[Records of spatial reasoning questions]
^^^^^^^^^^^^^^^^

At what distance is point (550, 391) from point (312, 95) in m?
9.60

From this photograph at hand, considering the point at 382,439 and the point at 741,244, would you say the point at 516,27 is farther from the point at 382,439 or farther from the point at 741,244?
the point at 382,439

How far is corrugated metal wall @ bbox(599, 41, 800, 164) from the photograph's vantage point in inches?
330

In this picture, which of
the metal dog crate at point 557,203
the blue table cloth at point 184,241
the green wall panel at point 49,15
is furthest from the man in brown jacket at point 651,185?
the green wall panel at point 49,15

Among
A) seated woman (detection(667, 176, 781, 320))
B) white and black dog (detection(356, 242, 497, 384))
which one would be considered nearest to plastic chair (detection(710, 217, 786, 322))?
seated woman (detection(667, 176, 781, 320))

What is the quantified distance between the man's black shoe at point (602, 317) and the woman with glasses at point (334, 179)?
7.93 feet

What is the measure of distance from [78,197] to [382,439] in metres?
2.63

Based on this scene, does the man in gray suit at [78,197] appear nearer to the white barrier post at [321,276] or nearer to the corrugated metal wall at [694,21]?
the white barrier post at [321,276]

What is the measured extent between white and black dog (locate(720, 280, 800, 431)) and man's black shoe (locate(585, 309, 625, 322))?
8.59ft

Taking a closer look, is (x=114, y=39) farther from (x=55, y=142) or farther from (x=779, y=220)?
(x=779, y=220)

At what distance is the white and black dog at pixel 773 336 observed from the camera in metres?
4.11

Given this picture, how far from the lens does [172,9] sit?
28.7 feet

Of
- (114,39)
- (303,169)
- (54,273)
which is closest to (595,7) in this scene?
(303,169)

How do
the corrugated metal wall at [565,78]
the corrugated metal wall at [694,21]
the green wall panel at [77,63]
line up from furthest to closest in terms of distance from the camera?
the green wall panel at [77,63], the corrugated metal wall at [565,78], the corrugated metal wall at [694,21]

^^^^^^^^^^^^^^^^

What to work on: Update the entries above by replacing "plastic chair" with "folding chair" in every entry, leaving everything else unchanged.

Written solution:
At what distance is point (550, 391) from point (312, 95) in m?
9.60

From this photograph at hand, considering the point at 382,439 and the point at 741,244, would you say the point at 516,27 is farther from the point at 382,439 or farther from the point at 741,244?
the point at 382,439

How far is corrugated metal wall @ bbox(599, 41, 800, 164) from the photograph's vantage point in inches?
330

In this picture, which of
the metal dog crate at point 557,203
the blue table cloth at point 184,241
the green wall panel at point 49,15
is furthest from the man in brown jacket at point 651,185?
the green wall panel at point 49,15

Among
A) seated woman (detection(667, 176, 781, 320))
B) white and black dog (detection(356, 242, 497, 384))
which one would be considered nearest to folding chair (detection(710, 217, 786, 322))?
seated woman (detection(667, 176, 781, 320))

What is the quantified distance between the man's black shoe at point (602, 317) and the woman with glasses at point (334, 179)?
7.93 feet

What is the measure of distance from [78,197] to [382,439] in metres?
2.63

Based on this scene, does the man in gray suit at [78,197] appear nearer to the white barrier post at [321,276] or nearer to the corrugated metal wall at [694,21]?
the white barrier post at [321,276]

What is the measured extent between white and black dog (locate(720, 280, 800, 431)) and man's black shoe (locate(585, 309, 625, 322))?
8.59ft

Taking a closer look, is (x=114, y=39) farther from (x=55, y=142) or farther from (x=779, y=220)?
(x=779, y=220)

At what distance is the white and black dog at pixel 773 336 observed from the camera in metres?
4.11

Given this picture, how far from the lens does [172,9] sit?
28.7 feet

Of
- (114,39)
- (303,169)
- (54,273)
which is closest to (595,7) in this scene?
(303,169)

How do
the corrugated metal wall at [565,78]
the corrugated metal wall at [694,21]
the green wall panel at [77,63]
line up from furthest to closest in terms of distance from the camera?
the green wall panel at [77,63], the corrugated metal wall at [565,78], the corrugated metal wall at [694,21]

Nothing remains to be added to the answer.